Imaginary Conversation (updated)
Child: I wish I was a teacher
Teacher: That's not correct English. You should say 'were' not 'was'.
Child: Why?
Teacher: That's the rule in Standard English. And using Standard English helps us all understand one another more easily.
Child: But everyone says it the way I just did.
Teacher: Not everyone. Some people still use the correct form. The point is that it's easier to communicate if we all follow the rules.
Child: So what's the rule I should be following?
Teacher: Well, in English the subjunctive isn't grammaticalised so you don't inflect the verb to agree with the subject the same way that you do with the indicative mood. Instead we use modal auxiliaries coupled with fixed inflections of the main verb. In the past tense, the non-past plural form is used, whereas in the present the verb is not inflected at all.
Child: Where did you learn that rule?
Teacher: In college.
Child: So only ten more years and I can talk like you just did and then everyone will understand me? I'm not sure I wish I were a teacher anymore.
Updated
Thanks to Mark below for contributing such an appealing reminiscence. And without wishing to be too ageist, I'm rather impressed that someone educated in the 30s is commenting on new-fangled Internet-blogs in the, um, well, whatever we end up calling this decade*. I would only quibble with your old English teacher on one point and that is his dislike of 'finish up'. I have some sympathy with the American practice of adding that particular preposition. 'Finish' can seem a bit naked if it doesn't have an object and giving it a preposition to work with does feel a bit more satisfying. 'What did you finish?' 'I finished up'. That sort of appeals to me.
And as for Katherine's comment: now I can't add in the missing period without either deleting your comment or making you seem deluded, neither of which seem very polite, so I'll have to leave my omissions on public display.
*I've said it before, but won't someone please name this and the next decade sooooon. Pleeease!
Comments: 4
The first sentence doesn't have a period at the end of it, either. :D
Posted by: KatharineC on September 5, 2007 01:49 PM
Brilliant. Especially as I studied English Language at college!
Posted by: hellojed on September 5, 2007 04:33 PM
When I was in school in the 1930s, my history teacher taught me a list of dates and my geography teacher taught me a list of place names. Mr Brown, my English teacher, brought them to life by teaching me that the dates recorded good, bad and even humdrum events in the timeline of history while place names meant that somewhere out there, there were mountains, rivers, seas, towns, villages, and people I could visit and hopefully befriend.

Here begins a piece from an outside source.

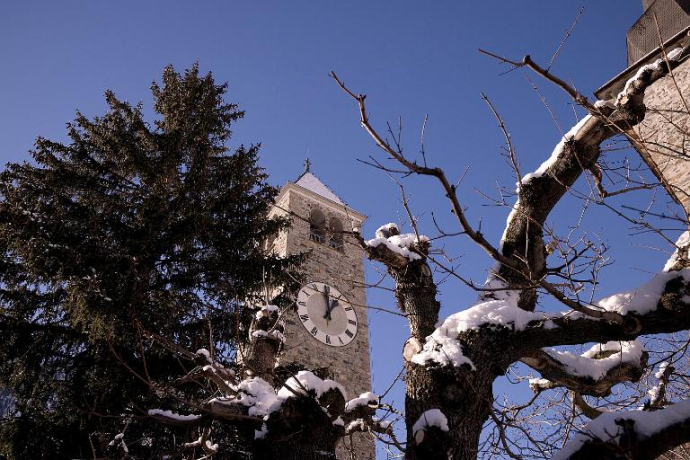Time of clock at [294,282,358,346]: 12:58
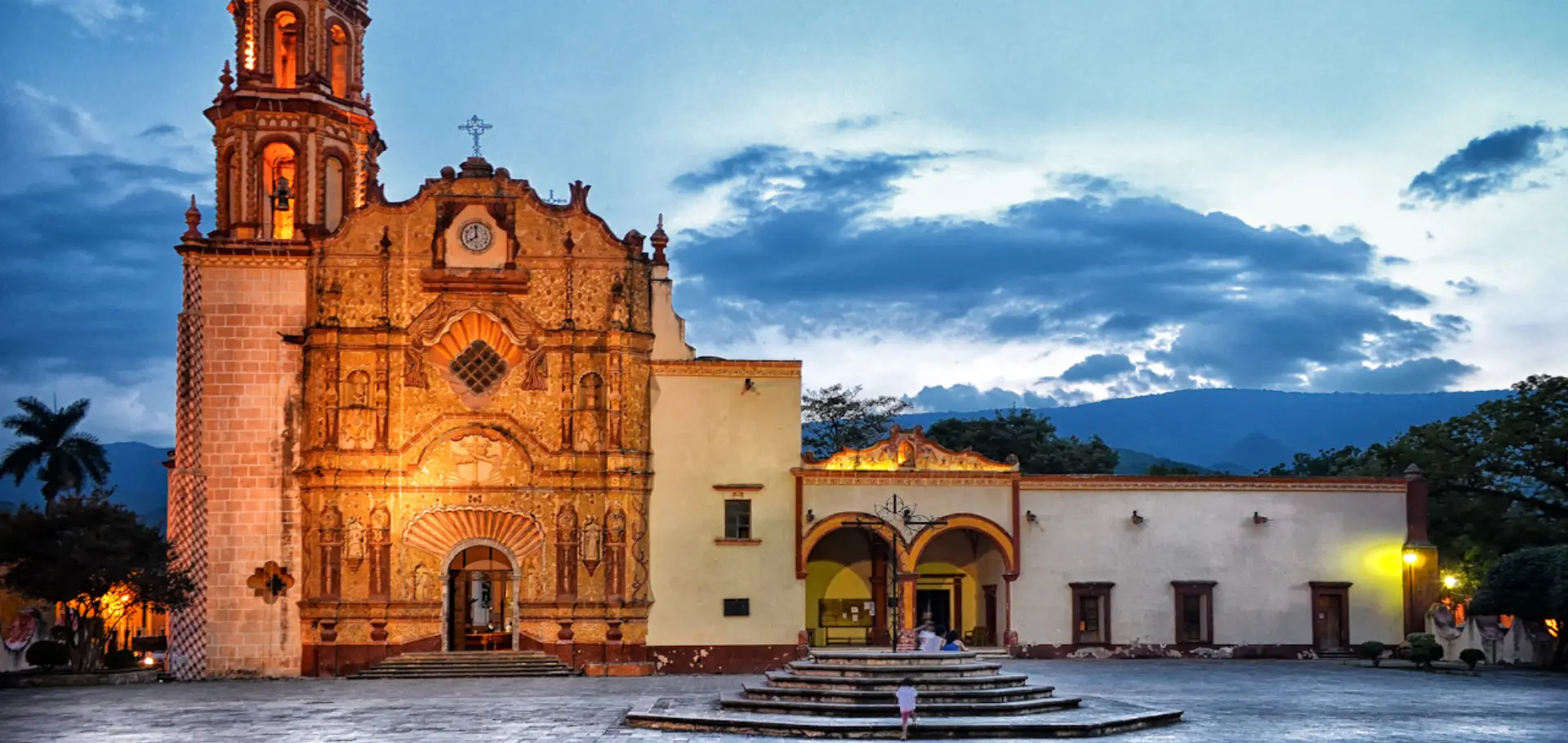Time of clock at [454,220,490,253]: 7:59
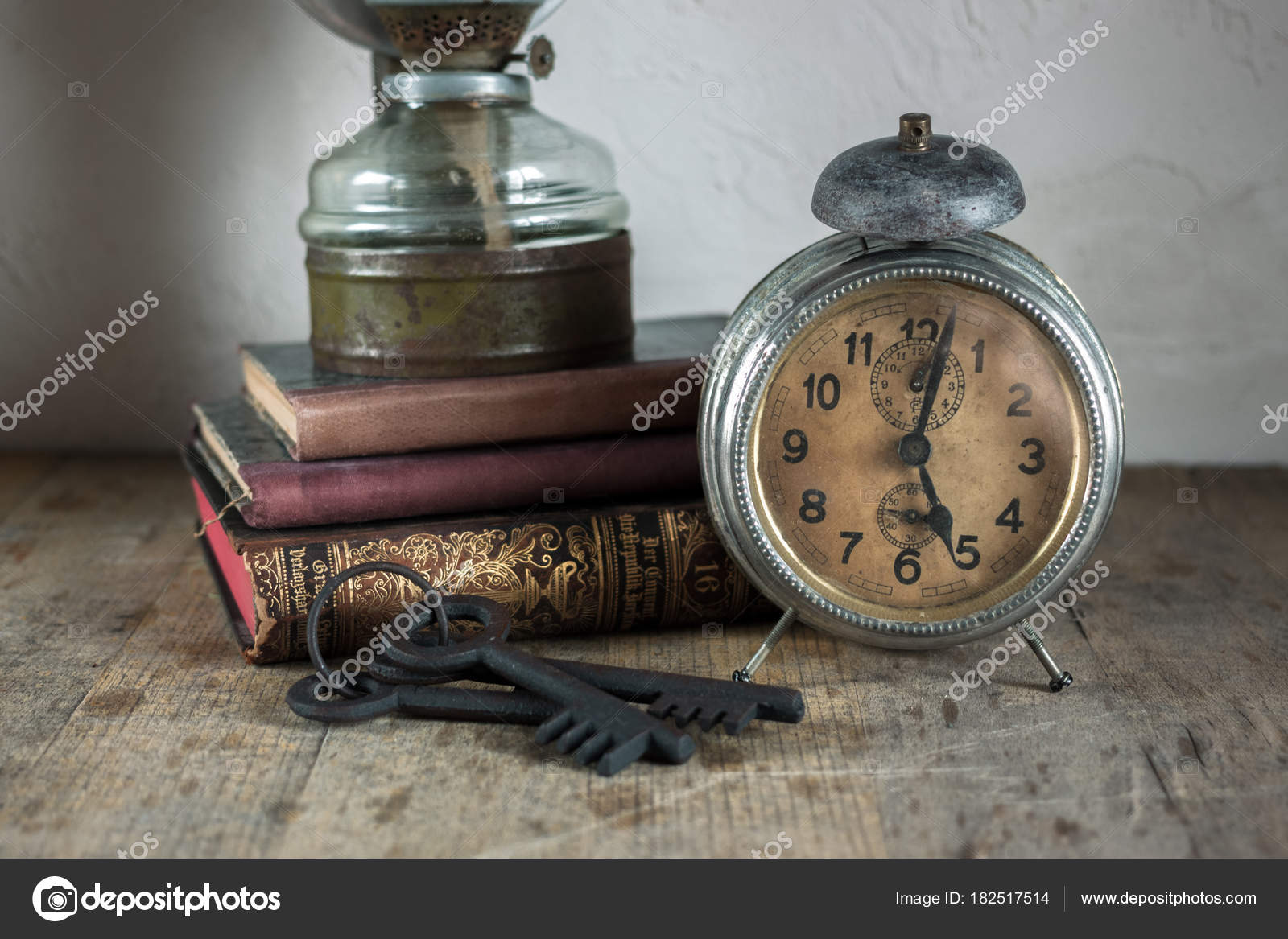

All very forward looking in the days of Bulldog Drummond and Johnny Foreigner beginning at Calais.
Mr Brown – in those days teachers had no first names – taught me not to finish things up. I might as well finish them down or sideways. His maxims were never to use a shilling word where a sixpenny one will do and rather than use clichés to describe a road accident or a carthorse tossing its head back to catch the last content of its feedbag, find my own way of describing what I’d seen and heard.
Faced as he was by anything up to thirty thumb sucking, pencil chewing, desk lid banging, coughing, scratching, sneezing, and fidgeting schoolboys, one phrase he could never escape was the one that gave rise to his nickname.
‘If only…’ he began to the first class he ever addressed. ‘Phoney’ is what they heard above the hubbub and Phoney Brown was born.
‘Rickman,’ Phoney once said to me,‘do sit up boy. You can’t possibly think in that position.’
‘Sir, Sir! Rickman can’t think in any position,’ bellowed my neighbour. The ensuing scuffle became a matter of honour. Vague threats were uttered after we were separated and sent to the back of the class where we were both too short sighted to see the blackboard and Phoney was too short sighted to see the surreptitious ankle kicking that went on for the rest of the period.
Apart from the unfortunate time I tried to correct my mother when she told me to finish my greens up, I have never forgotten Mr Brown. Or the love of language he did his best to instil in his class.
Posted by: Mark Rickman on September 6, 2007 03:34 PM
Fooled yoooou!
I call this decade "the oh-oh's" or 00's in print. The next one is the teens, isn't it?